Directive:
Retype all of the entries below word for word, but leave the pictures out of your answer.

A run of entries:

--------------------------------

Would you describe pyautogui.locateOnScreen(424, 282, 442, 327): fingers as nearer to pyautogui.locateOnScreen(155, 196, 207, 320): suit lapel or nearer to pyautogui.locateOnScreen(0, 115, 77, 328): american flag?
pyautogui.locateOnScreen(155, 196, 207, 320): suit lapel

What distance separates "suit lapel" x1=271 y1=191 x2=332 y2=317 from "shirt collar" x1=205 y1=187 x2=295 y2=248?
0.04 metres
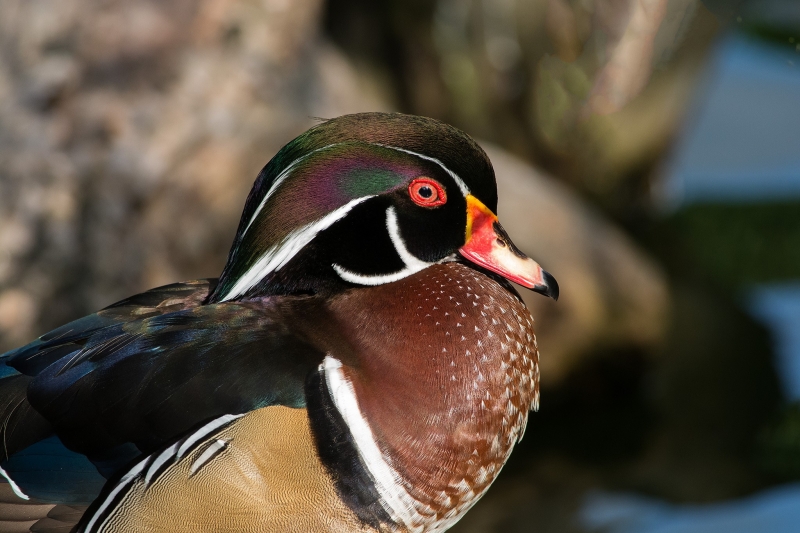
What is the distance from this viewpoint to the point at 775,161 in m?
5.81

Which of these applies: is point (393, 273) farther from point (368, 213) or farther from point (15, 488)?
point (15, 488)

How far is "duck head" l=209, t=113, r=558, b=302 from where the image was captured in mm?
2006

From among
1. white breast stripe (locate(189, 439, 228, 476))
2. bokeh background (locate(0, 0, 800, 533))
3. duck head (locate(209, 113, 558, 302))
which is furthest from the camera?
bokeh background (locate(0, 0, 800, 533))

--------------------------------

Answer:
Would you describe pyautogui.locateOnScreen(424, 282, 442, 327): fingers as nearer to pyautogui.locateOnScreen(155, 196, 207, 320): suit lapel or nearer to pyautogui.locateOnScreen(0, 115, 77, 328): american flag?
pyautogui.locateOnScreen(155, 196, 207, 320): suit lapel

What distance separates "suit lapel" x1=271 y1=191 x2=332 y2=317 from "shirt collar" x1=205 y1=187 x2=295 y2=248?
0.04 metres
What is the distance from this viewpoint to the point at 775,161 in m?
5.81

Which of these applies: is point (393, 273) farther from point (368, 213) or farther from point (15, 488)?
point (15, 488)

How far is "duck head" l=209, t=113, r=558, b=302 from where the image was captured in mm?
2006

From among
1. white breast stripe (locate(189, 439, 228, 476))
2. bokeh background (locate(0, 0, 800, 533))
3. duck head (locate(209, 113, 558, 302))
which is furthest from the camera?
bokeh background (locate(0, 0, 800, 533))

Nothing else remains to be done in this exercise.